The Swedish Wikipedia's prolific Lsjbot, which has created a significant proportion of the site's 1.7 million articles and has nearly single-handedly pushed it to being the fourth-largest Wikipedia, was covered in the Wall Street Journal this week.
In its front page article, the US newspaper reported that the bot has created 2.7 million articles, which is apparently a reference to the Waray-Waray and Cebuano Wikipedias (where Lsjbot is also active), and that "on a good day", it creates 10,000 articles.
The Wall Street Journal's article comes as the Cebuano Wikipedia is now the twelfth Wikipedia to cross the million article mark, almost entirely from the boost of these formulaic articles. Of these, over 40% (Swedish, Waray-Waray, Cebuano, Vietnamese, and Dutch) have received significant help from automated article creation scripts. The highest depth of these five is Vietnamese, with 18; Swedish follows with 11, and the others are all under ten.
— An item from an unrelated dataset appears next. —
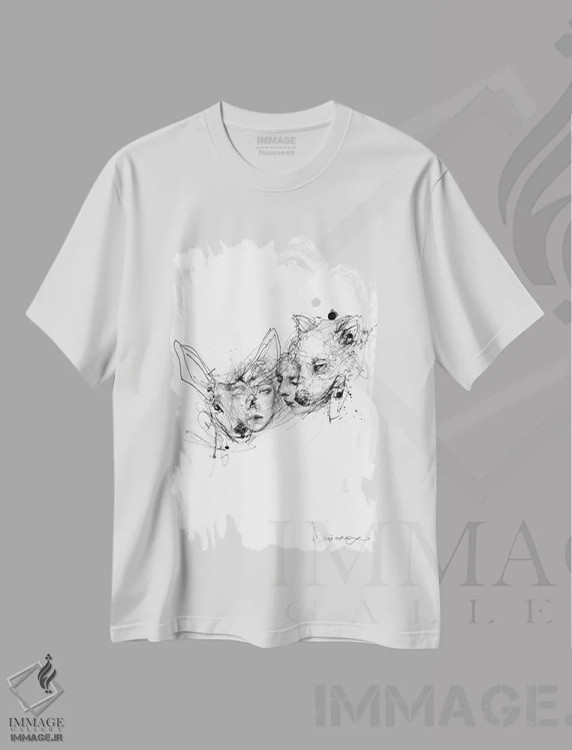 تیشرت سفید طرح دار میان وعده، دکوراسیون جایگزین اثر دوریانا پوپا | immage.ir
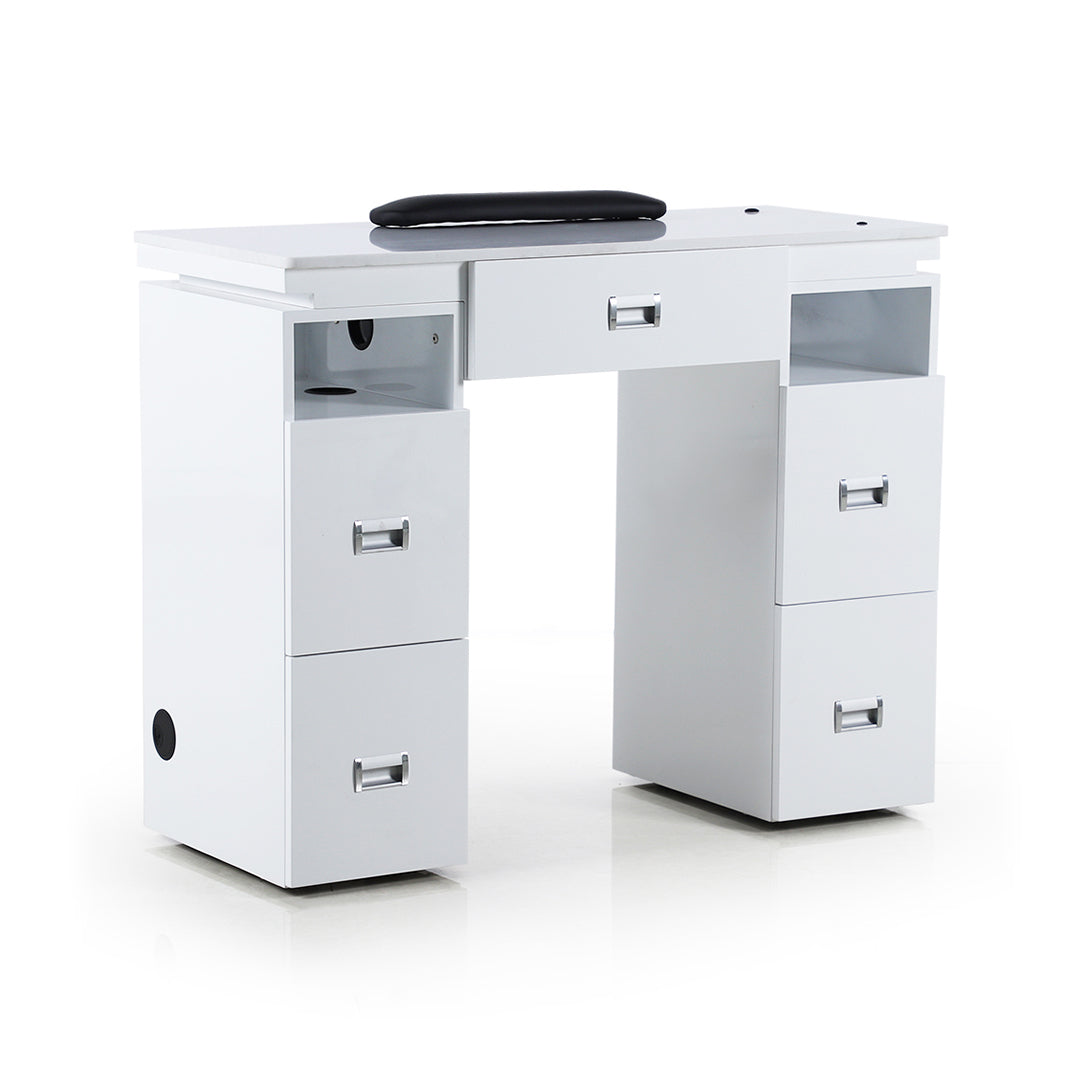 Manicure Table with Granite Top and LED Lights with Remote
By comparison, the German Wikipedia has a depth of 90.
The process of bot-created articles has proved controversial among Wikimedians; by way of commenting, German Wikipedian Achim Raschka pointed the Signpost to an entry Denis Diderot wrote for the Encyclopédie, titled "Aguaxima". Diderot lamented that all they knew about the Aguaxima was that it was a plant in Brazil, yet he still had to describe it: "If all the same I mention this plant here, along with several others that are described just as poorly, then it is out of consideration for certain readers who prefer to find nothing in a dictionary article or even to find something stupid than to find no article at all."
Disagreement with these edits even led to a proposal last year that would have banned the overuse of bot-created articles on Wikimedia projects.
Still, they are not the first Wikipedias to utilize bots to augment human article creators: in 2007, Volapük and Lombard were expanded by over 100,000 bot articles each; Tagalog saw a similar rise. Lombard editors later placed a moratorium on new automated articles and deleted most of them; the Lombard Wikipedia currently has around 31,000 articles. Volapük is hovering around 120,000, and the Tagalog Wikipedia has close to 63,000.
Waray-Waray, Cebuano, and Tagalog are three of the largest languages of the Philippines. Volapük is a 19th-century constructed language from Germany, and Lombard is a Romance language from northern Italy. Vietnamese is primarily limited to Vietnam, while Dutch is spoken in the Netherlands, Belgium, and Suriname.